El crecimiento económico de Perú ha sido notable en las últimas dos décadas, con un aumento significativo en el PBI per cápita. Según datos del Fondo Monetario Internacional, Perú ha escalado del puesto 29 al 23 en América Latina y el Caribe en términos de PBI per cápita entre 2000 y 2025. Este crecimiento ha estado acompañado de una mejora en el Índice de Desarrollo Humano (IDH), donde el país pasó del puesto 16 al 12 en el mismo periodo, lo que indica un avance en la calidad de vida de sus ciudadanos.

Sin embargo, a pesar de estos logros, persisten críticas hacia la dependencia excesiva del crecimiento económico como motor del desarrollo humano. Algunos economistas argumentan que el crecimiento no siempre se traduce en mejoras en la educación y la salud. A pesar de esto, el autor del artículo sostiene que el crecimiento económico es esencial para financiar el desarrollo humano, a través de canales tanto privados como públicos. En el ámbito privado, el crecimiento genera más empleo y mejores salarios, mientras que en el ámbito público, aumenta la recaudación fiscal, permitiendo al gobierno invertir en servicios esenciales.
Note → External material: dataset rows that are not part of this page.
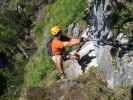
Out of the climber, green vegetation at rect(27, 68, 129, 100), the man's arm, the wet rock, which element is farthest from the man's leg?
the wet rock

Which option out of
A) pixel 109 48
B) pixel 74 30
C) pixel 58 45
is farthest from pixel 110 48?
pixel 74 30

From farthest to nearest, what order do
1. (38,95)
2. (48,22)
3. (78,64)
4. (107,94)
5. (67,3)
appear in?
(48,22), (67,3), (78,64), (38,95), (107,94)

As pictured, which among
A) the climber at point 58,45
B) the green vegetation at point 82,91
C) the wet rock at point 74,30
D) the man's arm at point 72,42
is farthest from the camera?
the wet rock at point 74,30

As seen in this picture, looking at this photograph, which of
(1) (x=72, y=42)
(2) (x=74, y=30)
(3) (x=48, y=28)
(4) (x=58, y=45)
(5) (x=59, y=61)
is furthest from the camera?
(3) (x=48, y=28)

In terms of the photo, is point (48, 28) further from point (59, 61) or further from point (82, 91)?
point (82, 91)

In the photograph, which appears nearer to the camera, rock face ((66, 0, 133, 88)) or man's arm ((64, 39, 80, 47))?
rock face ((66, 0, 133, 88))

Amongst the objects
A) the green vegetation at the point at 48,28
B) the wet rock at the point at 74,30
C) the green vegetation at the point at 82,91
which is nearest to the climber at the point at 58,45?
the green vegetation at the point at 82,91

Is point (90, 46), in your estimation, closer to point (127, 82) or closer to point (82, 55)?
point (82, 55)

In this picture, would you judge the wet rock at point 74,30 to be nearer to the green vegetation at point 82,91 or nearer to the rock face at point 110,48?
the rock face at point 110,48

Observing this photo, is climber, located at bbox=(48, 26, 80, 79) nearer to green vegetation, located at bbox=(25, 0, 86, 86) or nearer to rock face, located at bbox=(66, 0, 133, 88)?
rock face, located at bbox=(66, 0, 133, 88)

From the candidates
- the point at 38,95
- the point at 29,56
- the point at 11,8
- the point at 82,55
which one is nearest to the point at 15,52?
the point at 29,56

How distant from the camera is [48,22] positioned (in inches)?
1054

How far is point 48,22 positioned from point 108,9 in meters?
11.4

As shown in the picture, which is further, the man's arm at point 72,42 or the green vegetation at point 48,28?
the green vegetation at point 48,28
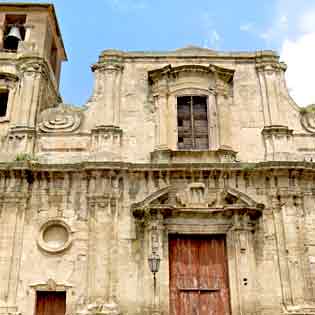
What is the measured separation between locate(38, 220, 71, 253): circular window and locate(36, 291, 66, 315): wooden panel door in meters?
1.16

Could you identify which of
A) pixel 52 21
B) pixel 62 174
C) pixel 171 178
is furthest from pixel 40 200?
pixel 52 21

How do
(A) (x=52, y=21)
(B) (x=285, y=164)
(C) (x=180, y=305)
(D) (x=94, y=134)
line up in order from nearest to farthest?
(C) (x=180, y=305) → (B) (x=285, y=164) → (D) (x=94, y=134) → (A) (x=52, y=21)

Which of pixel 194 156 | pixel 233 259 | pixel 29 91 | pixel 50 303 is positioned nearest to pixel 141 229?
pixel 233 259

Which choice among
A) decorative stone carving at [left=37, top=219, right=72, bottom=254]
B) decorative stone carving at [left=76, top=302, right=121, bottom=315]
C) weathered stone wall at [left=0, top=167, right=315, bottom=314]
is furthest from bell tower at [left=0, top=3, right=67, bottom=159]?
decorative stone carving at [left=76, top=302, right=121, bottom=315]

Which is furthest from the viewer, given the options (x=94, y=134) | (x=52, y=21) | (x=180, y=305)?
(x=52, y=21)

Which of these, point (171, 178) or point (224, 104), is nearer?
point (171, 178)

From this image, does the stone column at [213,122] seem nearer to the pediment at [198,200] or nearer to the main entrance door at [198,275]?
the pediment at [198,200]

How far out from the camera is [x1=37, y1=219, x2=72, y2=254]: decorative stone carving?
13.2 m

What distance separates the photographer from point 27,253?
13.1m

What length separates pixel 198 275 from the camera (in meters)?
12.9

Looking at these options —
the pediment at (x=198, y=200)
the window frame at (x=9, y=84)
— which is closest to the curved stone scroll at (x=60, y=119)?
the window frame at (x=9, y=84)

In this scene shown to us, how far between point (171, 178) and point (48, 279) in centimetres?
413

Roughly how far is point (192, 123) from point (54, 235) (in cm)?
515

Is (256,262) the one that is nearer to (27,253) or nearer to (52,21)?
(27,253)
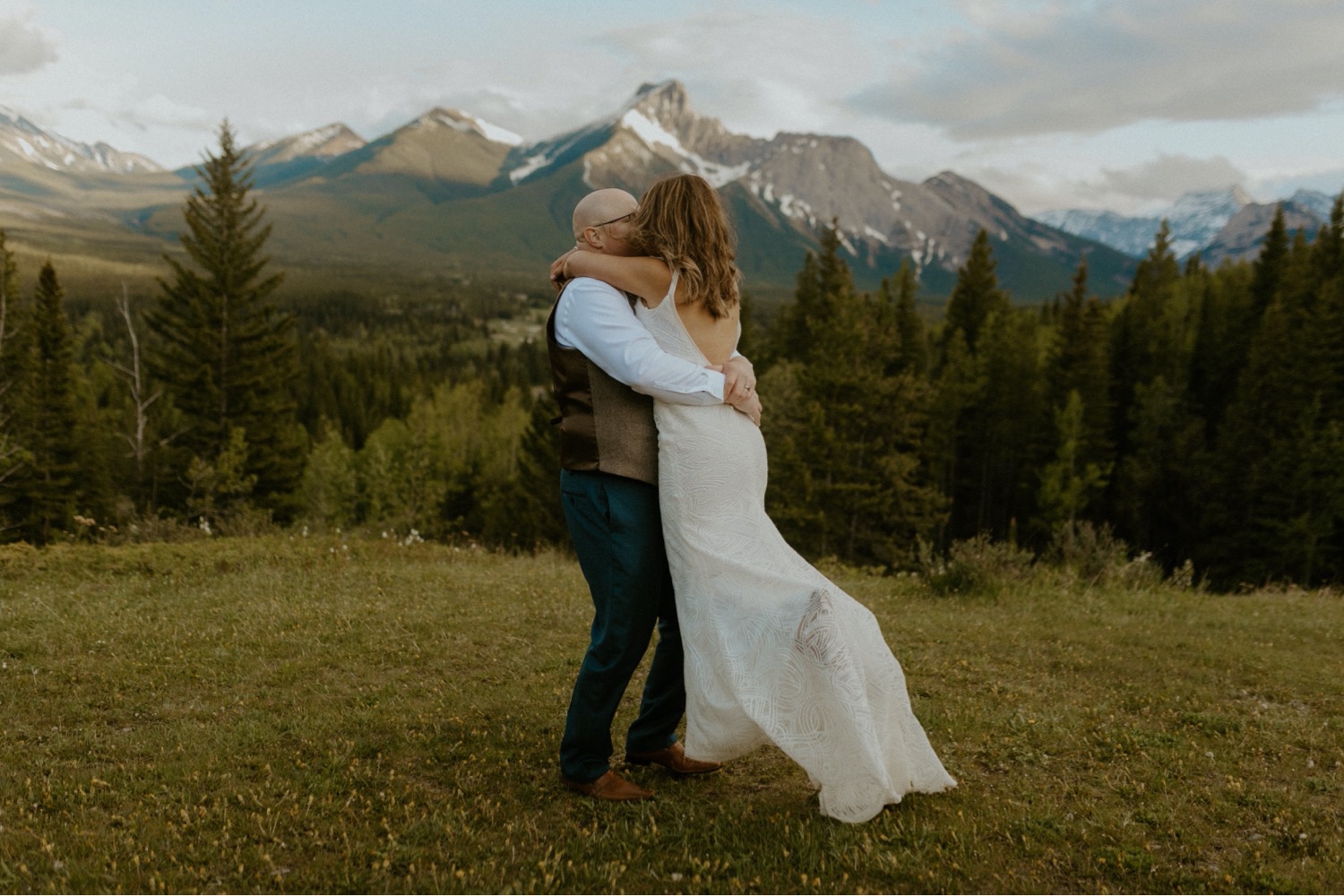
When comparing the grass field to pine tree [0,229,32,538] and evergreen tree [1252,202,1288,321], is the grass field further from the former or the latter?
evergreen tree [1252,202,1288,321]

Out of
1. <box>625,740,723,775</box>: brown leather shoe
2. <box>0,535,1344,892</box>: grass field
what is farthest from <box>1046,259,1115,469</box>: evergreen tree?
<box>625,740,723,775</box>: brown leather shoe

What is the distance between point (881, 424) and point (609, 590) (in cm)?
3947

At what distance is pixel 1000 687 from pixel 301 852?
5705mm

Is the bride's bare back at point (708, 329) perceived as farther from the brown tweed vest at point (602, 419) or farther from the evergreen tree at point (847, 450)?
the evergreen tree at point (847, 450)

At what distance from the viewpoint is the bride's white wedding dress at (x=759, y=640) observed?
13.8ft

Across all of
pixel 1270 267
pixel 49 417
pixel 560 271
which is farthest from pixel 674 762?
pixel 1270 267

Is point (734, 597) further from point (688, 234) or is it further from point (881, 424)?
point (881, 424)

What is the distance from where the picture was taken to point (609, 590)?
4.69m

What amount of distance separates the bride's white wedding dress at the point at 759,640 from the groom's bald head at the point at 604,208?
1.81ft

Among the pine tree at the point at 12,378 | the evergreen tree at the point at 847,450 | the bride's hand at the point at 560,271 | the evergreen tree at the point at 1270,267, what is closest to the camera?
the bride's hand at the point at 560,271

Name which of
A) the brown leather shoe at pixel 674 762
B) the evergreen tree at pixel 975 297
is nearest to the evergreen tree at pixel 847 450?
the evergreen tree at pixel 975 297

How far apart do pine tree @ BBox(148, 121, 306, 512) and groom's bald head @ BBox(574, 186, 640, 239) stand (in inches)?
1473

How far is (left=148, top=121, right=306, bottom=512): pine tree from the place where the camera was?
37.7 m

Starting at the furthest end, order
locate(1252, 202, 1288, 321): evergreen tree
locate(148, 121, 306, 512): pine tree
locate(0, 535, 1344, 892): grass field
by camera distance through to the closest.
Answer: locate(1252, 202, 1288, 321): evergreen tree < locate(148, 121, 306, 512): pine tree < locate(0, 535, 1344, 892): grass field
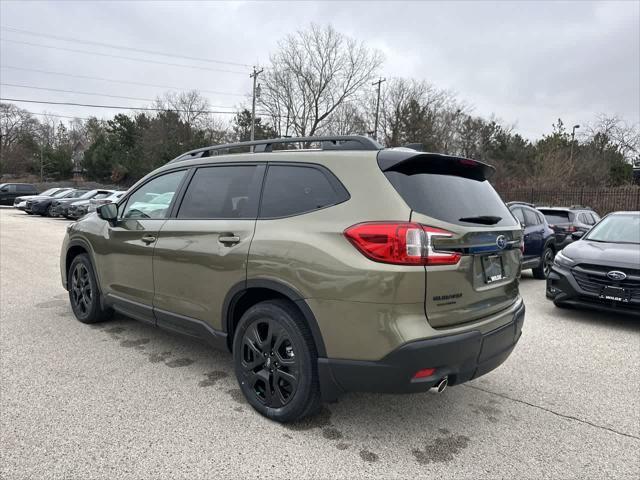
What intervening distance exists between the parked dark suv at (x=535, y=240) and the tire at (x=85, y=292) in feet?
24.3

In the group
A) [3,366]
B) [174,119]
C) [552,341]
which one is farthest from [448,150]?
[3,366]

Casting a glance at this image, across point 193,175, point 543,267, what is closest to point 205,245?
point 193,175

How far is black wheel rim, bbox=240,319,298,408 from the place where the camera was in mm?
2830

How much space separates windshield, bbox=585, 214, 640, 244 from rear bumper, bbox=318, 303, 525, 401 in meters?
4.76

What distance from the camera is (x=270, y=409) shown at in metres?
2.93

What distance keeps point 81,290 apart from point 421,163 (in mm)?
4127

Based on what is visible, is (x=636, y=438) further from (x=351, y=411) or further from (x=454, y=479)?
(x=351, y=411)

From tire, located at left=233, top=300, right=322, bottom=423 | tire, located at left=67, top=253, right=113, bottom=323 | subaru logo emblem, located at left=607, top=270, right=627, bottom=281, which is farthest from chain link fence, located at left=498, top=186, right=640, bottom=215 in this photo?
tire, located at left=67, top=253, right=113, bottom=323

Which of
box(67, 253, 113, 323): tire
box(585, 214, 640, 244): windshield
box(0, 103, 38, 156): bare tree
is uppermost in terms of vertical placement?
box(0, 103, 38, 156): bare tree

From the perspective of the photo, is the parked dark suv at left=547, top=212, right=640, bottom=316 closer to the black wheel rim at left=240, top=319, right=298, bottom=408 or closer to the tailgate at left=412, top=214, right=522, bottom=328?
the tailgate at left=412, top=214, right=522, bottom=328

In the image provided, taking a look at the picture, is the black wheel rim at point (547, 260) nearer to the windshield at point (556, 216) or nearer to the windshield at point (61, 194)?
the windshield at point (556, 216)

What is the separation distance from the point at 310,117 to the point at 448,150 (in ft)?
48.3

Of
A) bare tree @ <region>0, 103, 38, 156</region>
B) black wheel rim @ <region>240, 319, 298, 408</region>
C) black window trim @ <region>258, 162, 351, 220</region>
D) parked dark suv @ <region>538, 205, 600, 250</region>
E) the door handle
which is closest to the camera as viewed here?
black window trim @ <region>258, 162, 351, 220</region>

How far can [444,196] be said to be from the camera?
2.71 m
En términos de empleo, la Población Económicamente Activa (PEA) en Lima Metropolitana ha crecido un 61% desde el inicio del siglo, alcanzando 2,27 millones de personas empleadas. Además, el salario mínimo ha aumentado un 50% en términos reales, lo que ha permitido a las familias mejorar su acceso a servicios de salud y educación. Por otro lado, el presupuesto público per cápita ha crecido 2,75 veces en términos reales desde 2000, lo que ha permitido al gobierno invertir en infraestructura y servicios sociales.

Para los inversores argentinos, el crecimiento económico de Perú puede representar una oportunidad, especialmente en sectores como la minería y la agricultura, donde el país cuenta con abundantes recursos naturales. Sin embargo, es crucial que el gobierno peruano implemente políticas públicas efectivas para asegurar que el crecimiento económico se traduzca en mejoras tangibles en la calidad de vida. La estabilidad política y la capacidad de gestión del gabinete son factores determinantes para el éxito de estas políticas.

Mirando hacia el futuro, el crecimiento económico en Perú parece prometedor, con un potencial significativo en la explotación de recursos minerales y la expansión agrícola. Sin embargo, es fundamental que el gobierno mantenga un enfoque en la calidad de las políticas públicas para garantizar que el crecimiento beneficie a todos los sectores de la población. Los próximos años serán cruciales para observar cómo se implementan estas políticas y qué impacto tendrán en el desarrollo humano y la economía en general.